_About this task:_ Among the entries below, find every line that contains the string "site", then copy it.

··········

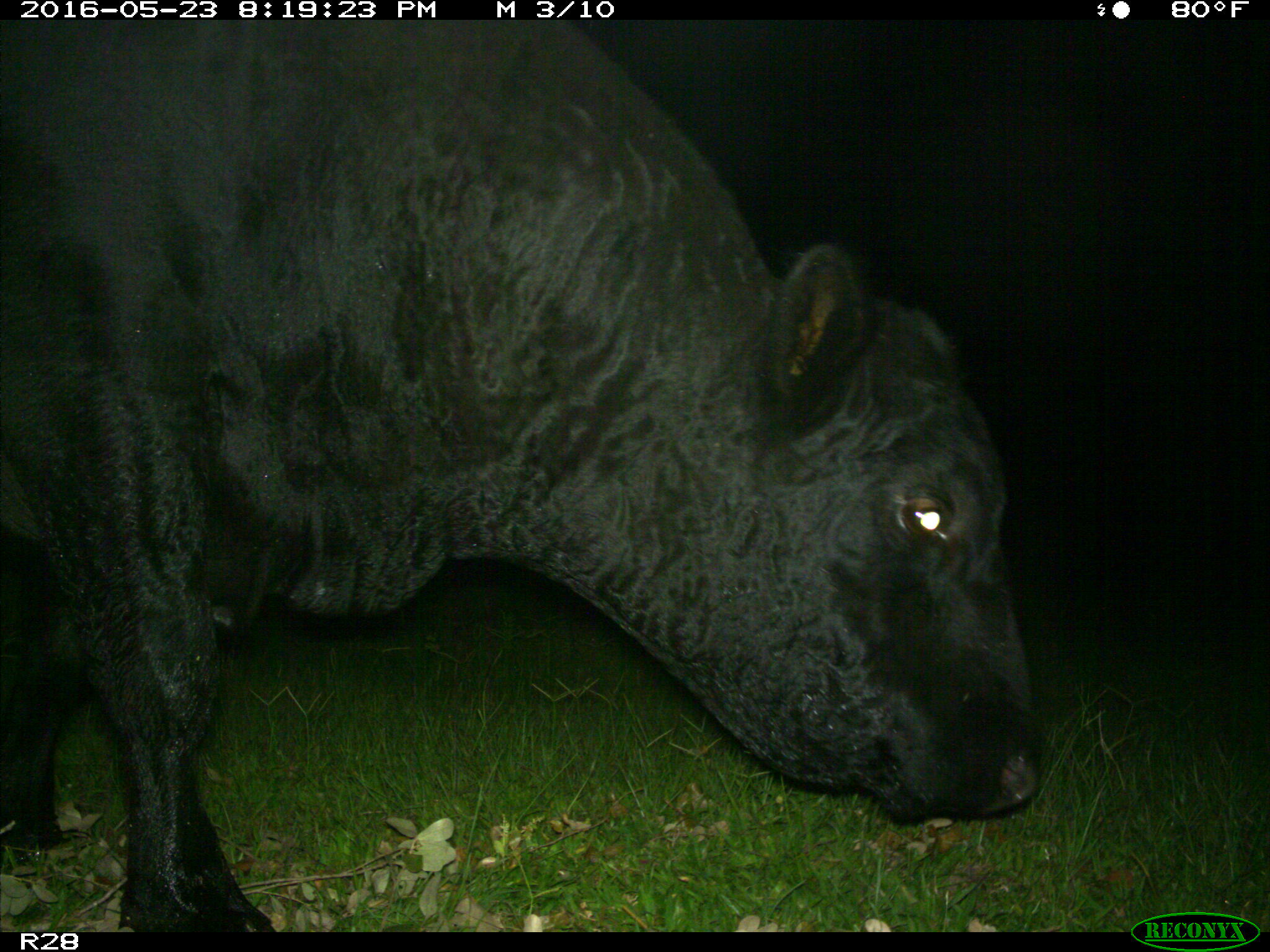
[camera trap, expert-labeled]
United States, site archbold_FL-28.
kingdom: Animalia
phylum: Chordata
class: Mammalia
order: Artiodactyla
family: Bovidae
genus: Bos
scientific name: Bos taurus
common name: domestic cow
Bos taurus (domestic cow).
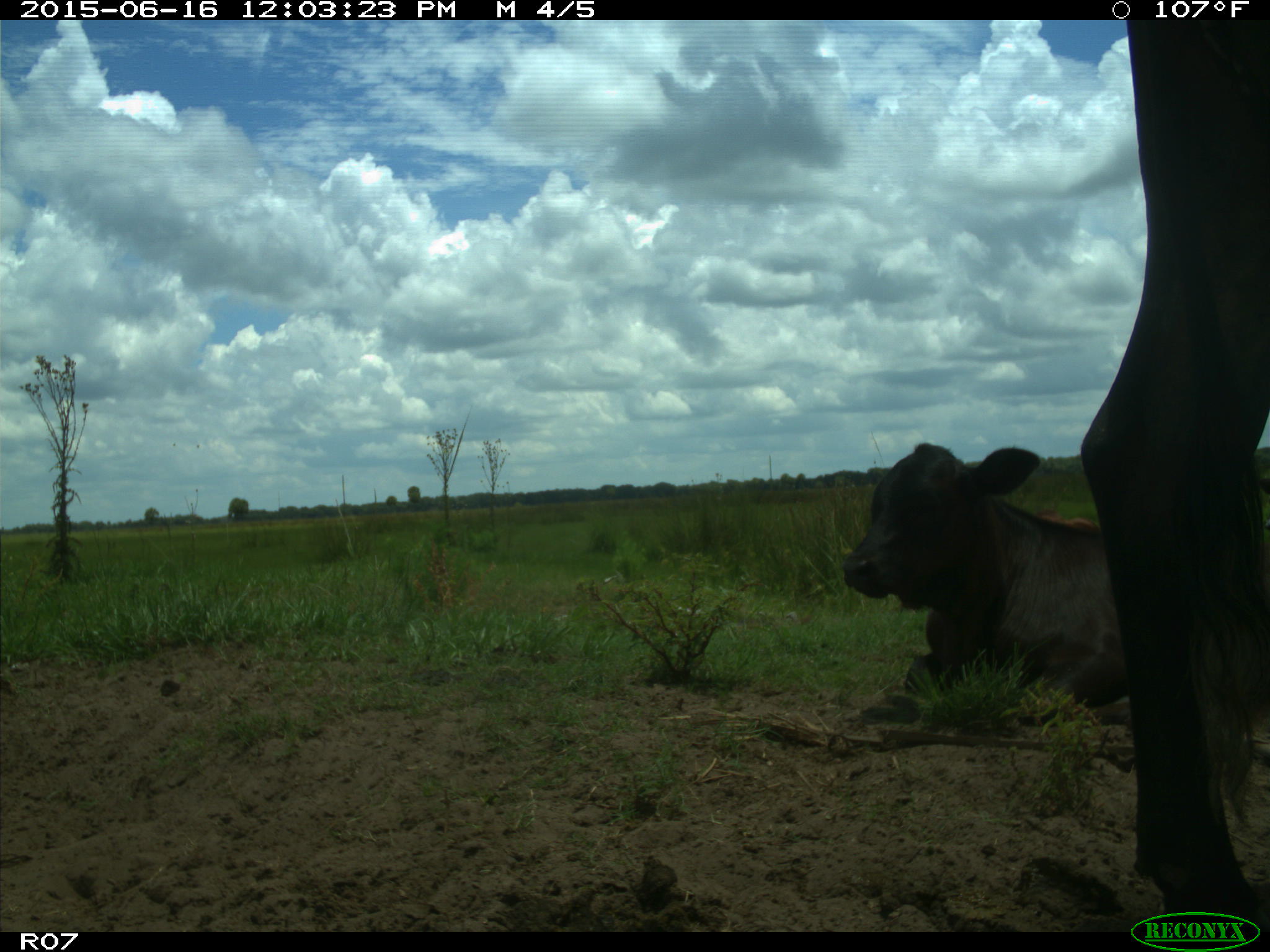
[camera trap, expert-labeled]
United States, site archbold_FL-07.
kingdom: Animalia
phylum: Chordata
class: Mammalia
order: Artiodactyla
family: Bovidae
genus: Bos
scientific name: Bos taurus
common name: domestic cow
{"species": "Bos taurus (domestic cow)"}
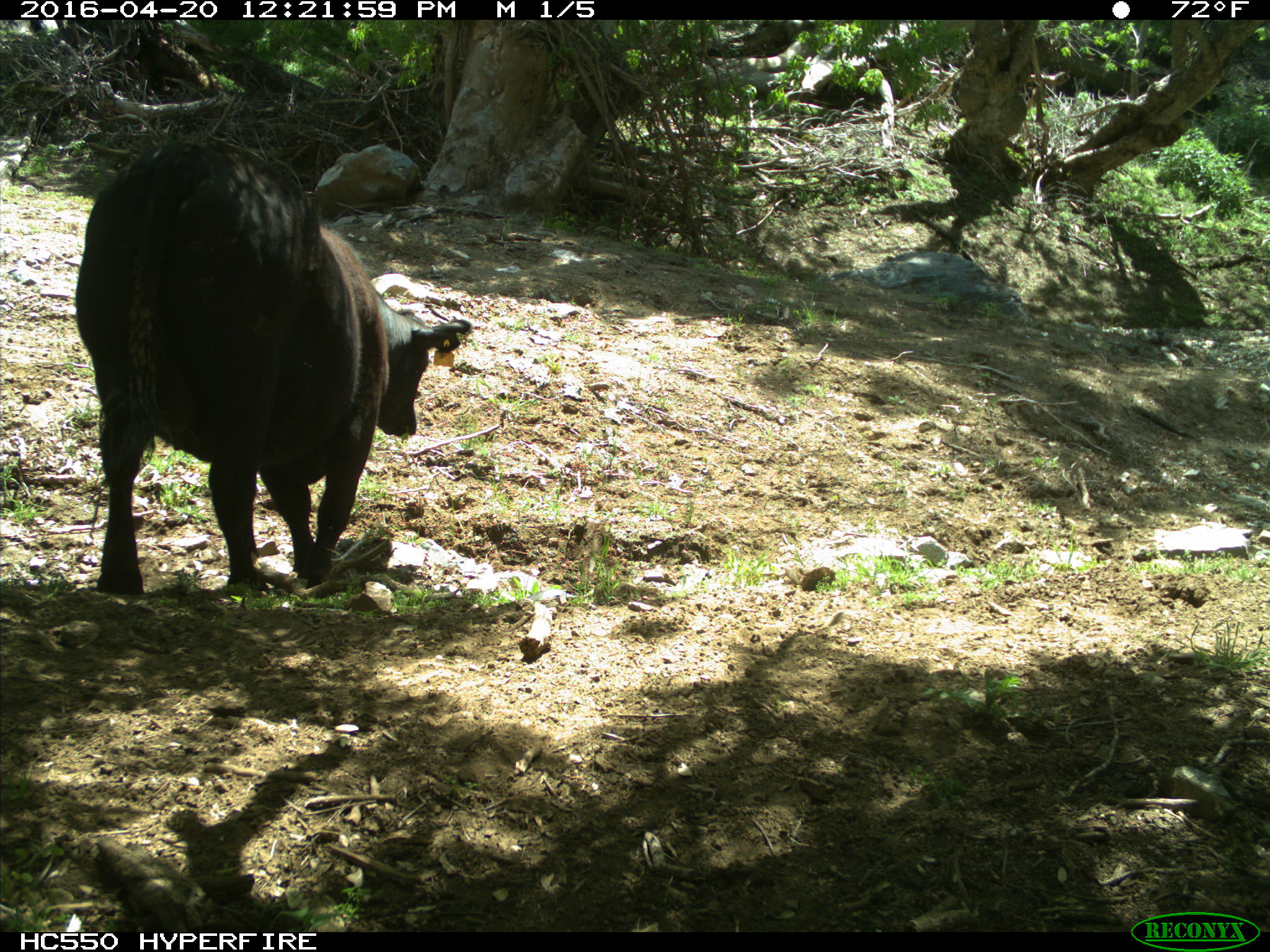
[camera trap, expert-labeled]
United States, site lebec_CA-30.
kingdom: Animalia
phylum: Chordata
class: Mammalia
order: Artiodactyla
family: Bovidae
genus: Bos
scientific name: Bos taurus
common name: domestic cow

··········

_Answer box:_
United States, site archbold_FL-28.
United States, site archbold_FL-07.
United States, site lebec_CA-30.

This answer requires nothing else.